#### WHAT THIS TASK INVOLVES
Only lines, not pictures: please repeat exactly the lines from the one with "Asos SALON Lace Paneled Organza Mini Dress" through the end of the listing.

SUPPLIED INFORMATION section start

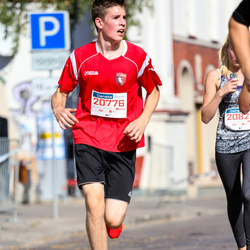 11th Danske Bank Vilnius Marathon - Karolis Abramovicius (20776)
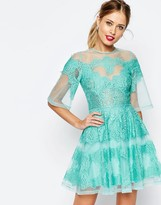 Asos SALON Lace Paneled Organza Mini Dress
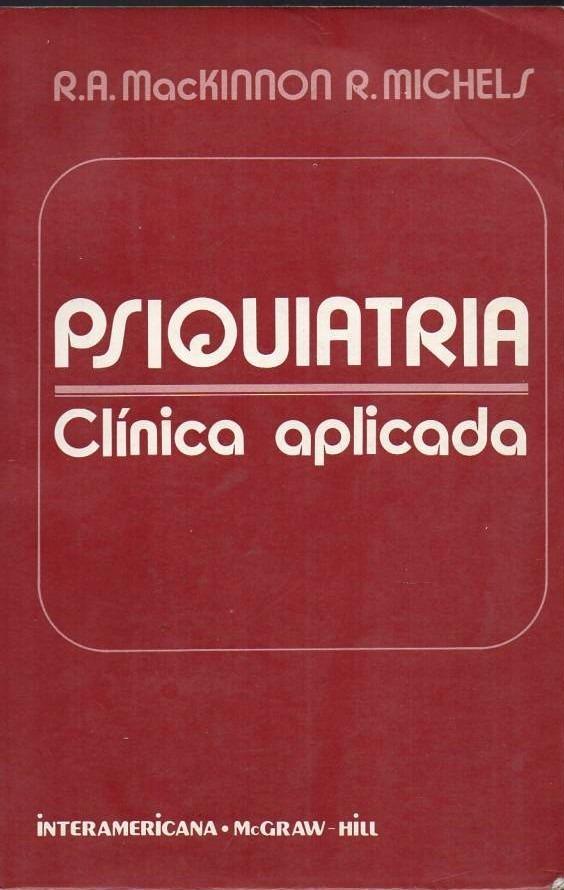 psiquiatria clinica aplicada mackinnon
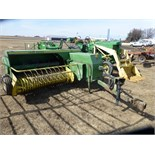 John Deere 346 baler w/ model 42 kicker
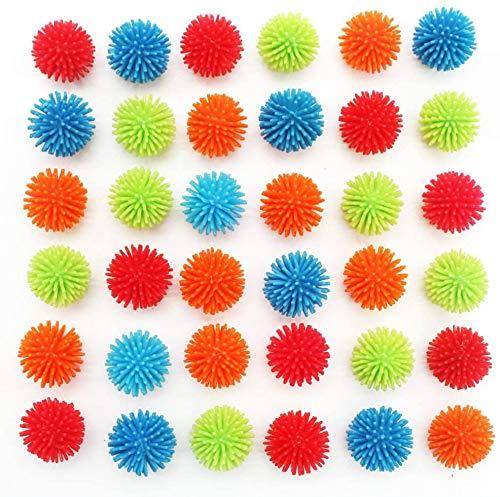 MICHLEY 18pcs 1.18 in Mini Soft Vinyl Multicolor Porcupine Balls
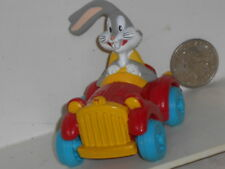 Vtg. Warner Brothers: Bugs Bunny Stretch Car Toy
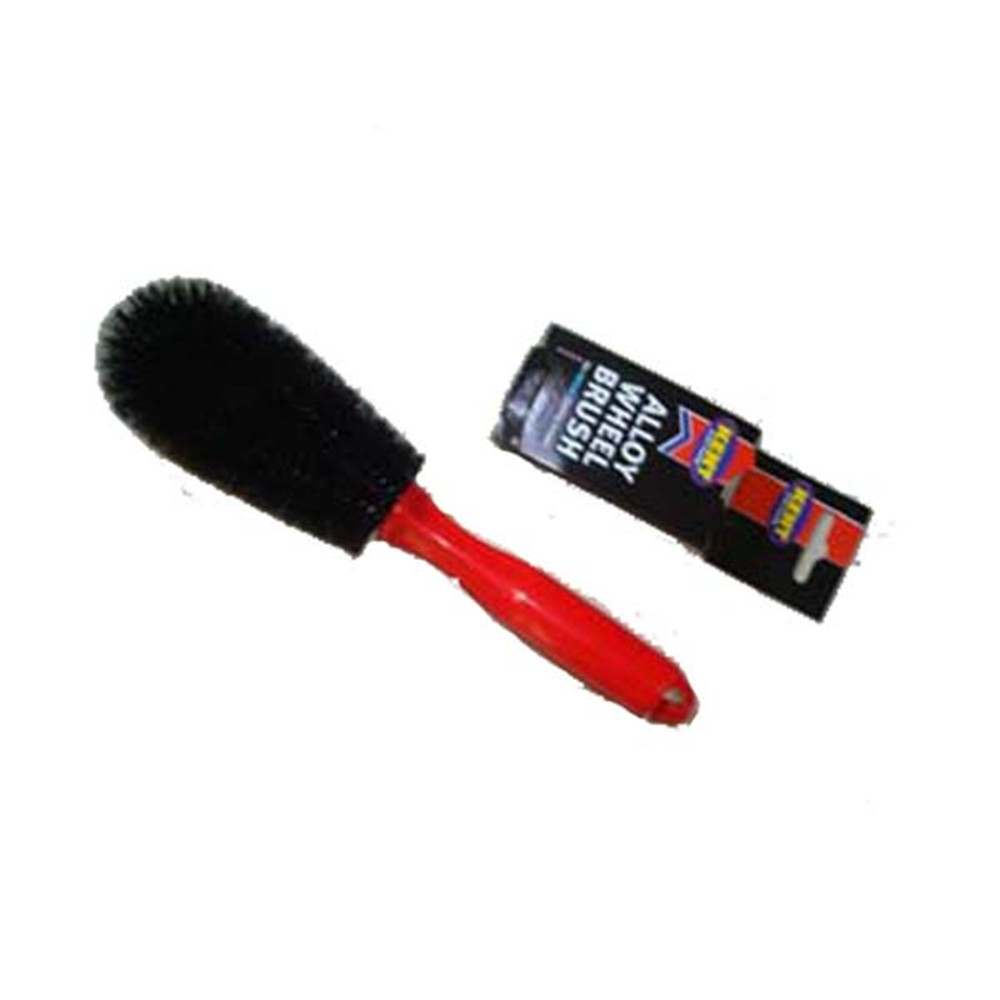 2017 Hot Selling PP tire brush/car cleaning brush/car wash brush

SUPPLIED INFORMATION section end

#### EXPECTED ANSWER
 Asos SALON Lace Paneled Organza Mini Dress
 psiquiatria clinica aplicada mackinnon
 John Deere 346 baler w/ model 42 kicker
 MICHLEY 18pcs 1.18 in Mini Soft Vinyl Multicolor Porcupine Balls
 Vtg. Warner Brothers: Bugs Bunny Stretch Car Toy
 2017 Hot Selling PP tire brush/car cleaning brush/car wash brush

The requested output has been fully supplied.